When I moved into my office (2007) I had five crosses that I wanted to display, but that was too few to really know what to do with…so I went to a local craft/décor store, where there was a sale on “wall décor” (including crosses) and got the idea for a “wall of crosses” from their display…the beauty was in the way each item was a cross, but each significantly individual and unique…I purchased another five crosses to add to my collection.

Soon after, my Dad sent me two crosses that he had carved upon the occasion of me stepping into the pulpit at Central, I received a couple of “gift crosses” upon my installation and since then have received several more from weddings, etc.  I’ve also started collecting a cross when I travel, if I see an interesting one.  All that to say, my wall now is covered a bit and I’ll need to start moving crosses around to the next wall.  It looks like I’m trying to keep vampires out of the office, at this point.

As I write, I can look up and directly at the “cross wall” and see some beautiful crosses, some crosses that have a meaning because of who gave them, or where I purchased them…but they all have an “intrinsic” value because of their own beauty.

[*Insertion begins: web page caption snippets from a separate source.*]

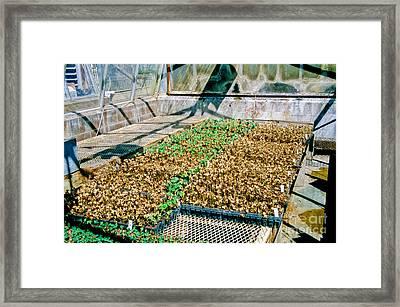 Transgenic Cotton Plants Framed Print by Inga Spence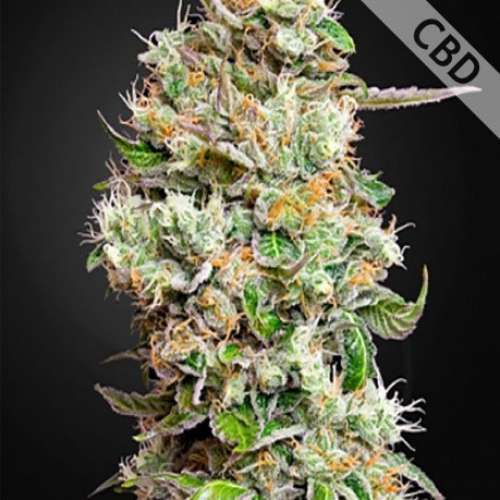 Семена конопли Auto King's Kush CBD Feminised фото
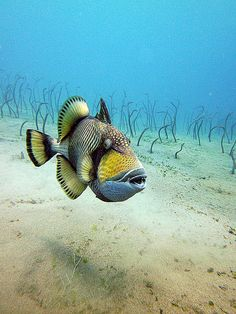 Titan trigger fish with many garden eels  in the background..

On one hand…The cross: an implement of torturous death.  Even the symbol of a cross could strike a deep and unfathomable fear in the people of Jesus’ day.  This method of execution was devised as to cause as much suffering as possible, while displaying the suffering as a warning to anyone else who might think of crossing the Roman government of the time.  The cross: a symbol, not only of state-sanctioned death, but state-sanctioned inhuman, horrific, torture. It is a symbol that Believers and Followers since have stared at daily without, perhaps, knowing the implications of such a symbol, or feeling the depth of terror that symbol would strike in all of our Believing and Following forebears.  To think that such a symbol would be carved with such love, worn as jewelry, and decorating a Pastor’s wall is almost morbidly-idiotic.

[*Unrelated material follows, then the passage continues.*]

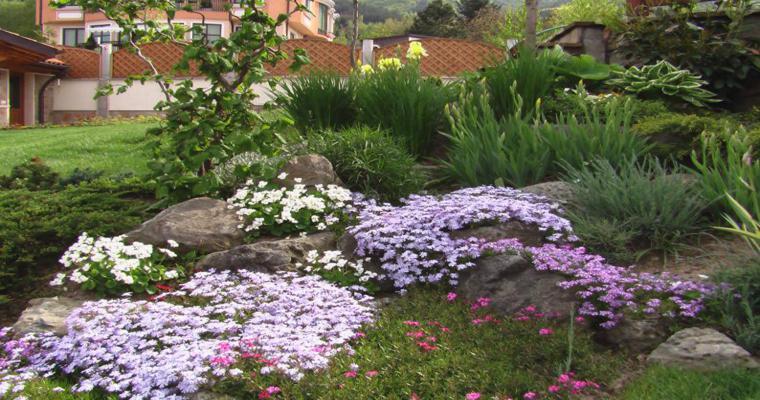 decoración rocalla flores colores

On the other hand God, the “Spiritual Rumplestiltskin”, as I like to call Him sometimes (He “turns straw into gold”) has taken the cross and actually re-created it as a thing of beauty, goodness and truth.  The mere fact that this instrument of torture and death, used on His own Son, has become a symbol for a beautiful gift of freedom and love is also unfathomable.  God, who takes the chaos and makes order, takes garbage and makes jewels, takes the broken things and makes them new…God, who currently is restoring the entire world to newness and prepping it for the Age to Come has done a wonderful thing with this cross.

We often hear, “Everything happens for a reason.”  Which (and I hate to burst anyone’s bubble), is not an accurate quote of scripture. Bad things are generally not something that God plans.  In fact the “reason” much, if not all, of the bad things in the world happen because we’re stupid and make BAD choices. THAT’s the “reason”.  What God does is take the bad and make it good.  God takes the tangle that we’ve created, and at our request, creates a tapestry.

Wasn’t the evilness of the cross part of God’s “plan”? The sacrifice that needed to be made by His Son was necessary.  Were the evil plans and thoughts of those who eventually led Jesus through the streets and to Golgotha all a part of God’s will?  Of course not, and neither were any of those people involved mere robots or puppets without a choice. God knew, because He exists “out of time”.  He could see what was GOING to happen (from our perspective of time) before it actually happened to us, and the evil became beautiful.  It is God to make “all things new”.  It is in His nature (and ours, for that matter) to “re-create”.

And so, I display my wall of crosses proudly.  This evil thing, this wicked idea to make another human suffer the pain and humility of inhuman death has been turned, as all things that are imperfect, wicked, twisted and evil will also turn.

When I look at my wall now, I try to remember the “journey” this cross made, from something designed to torture and kill, to something that is (for me, at least) a gate to the garden.